**** Material provided ****
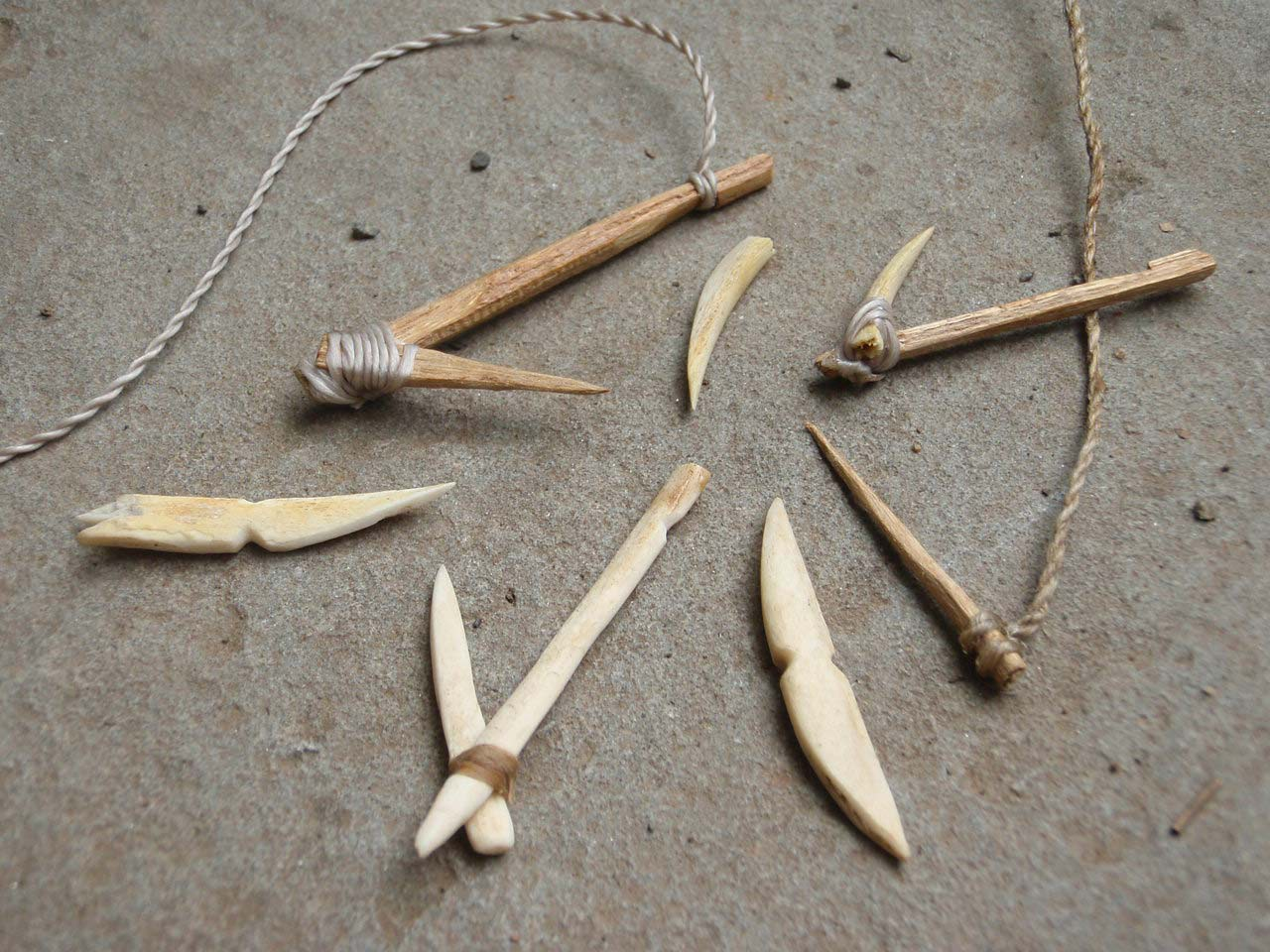 Primitive fish hooks made from wood and rocks.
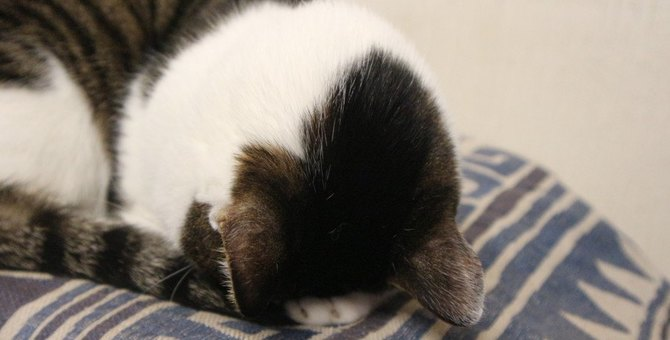可愛いけど注意も必要!猫が『ごめん寝』する3つの理由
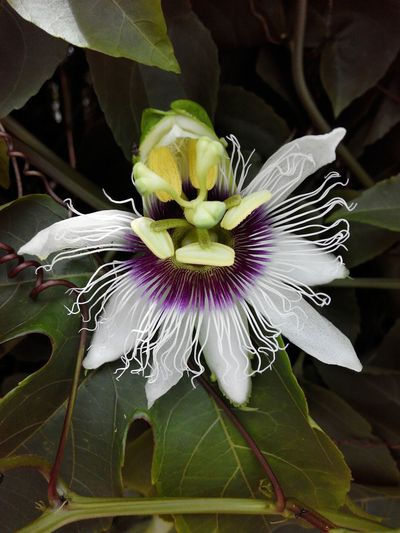 Flower of the Passion Fruit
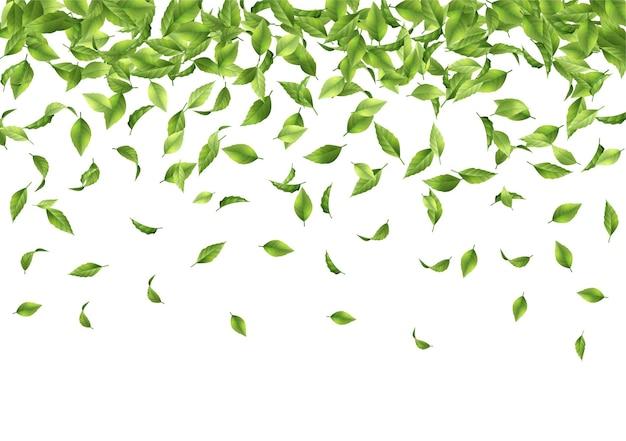 Sfondo astratto con foglie verdi che cadono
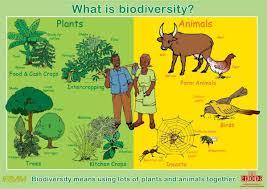 essay on biodiversity conservation biodiversity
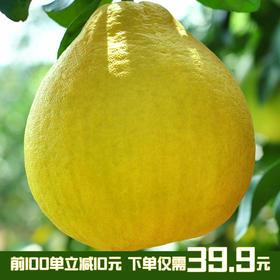 广丰马家柚子清香甘甜新鲜红肉蜜柚红心柚子  2个装顺丰包邮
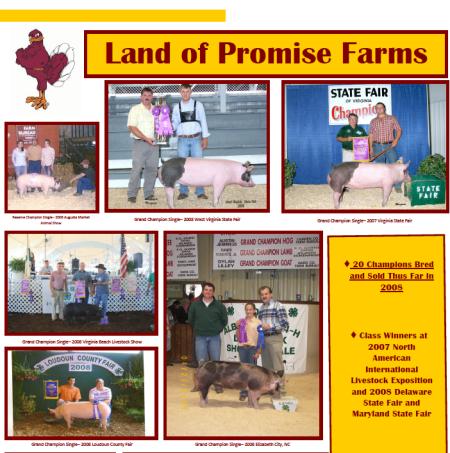 2008 Virginia State Fair Flyer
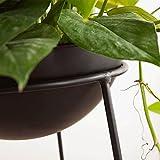 Vasi da fiori in ferro moderno minimalista nordico soggiorno balcone fiore piante verdi verde in vaso cremagliera del fiore ( Dimensione : S )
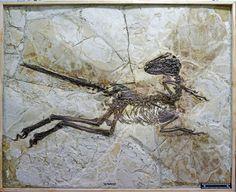 Phenomena.NationalGeographic.com/*** The skeleton of Zhenyuanlong, surrounded by feathers. Courtesy Stephen Brusatte.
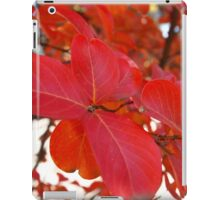 Red Leaves in Autumn 2 iPad Case/Skin
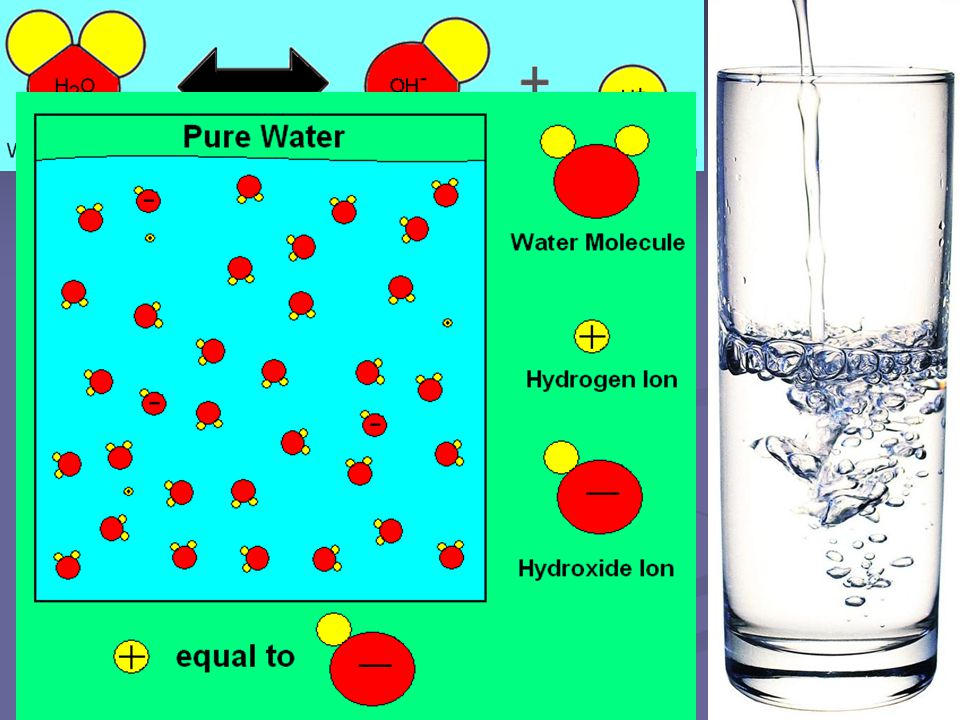 Dissociation of Water In any sample of water, very few of the molecules are dissociated at any one time.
****
**Problem statement:**
Reproduce precisely the lines of the entries above, from the one containing "Phenomena.NationalGeographic.com/*** The skeleton" through the final one, both ends included, and omit the pictures.

**Solution to this exercise:**
 Phenomena.NationalGeographic.com/*** The skeleton of Zhenyuanlong, surrounded by feathers. Courtesy Stephen Brusatte.
 Red Leaves in Autumn 2 iPad Case/Skin
 Dissociation of Water In any sample of water, very few of the molecules are dissociated at any one time.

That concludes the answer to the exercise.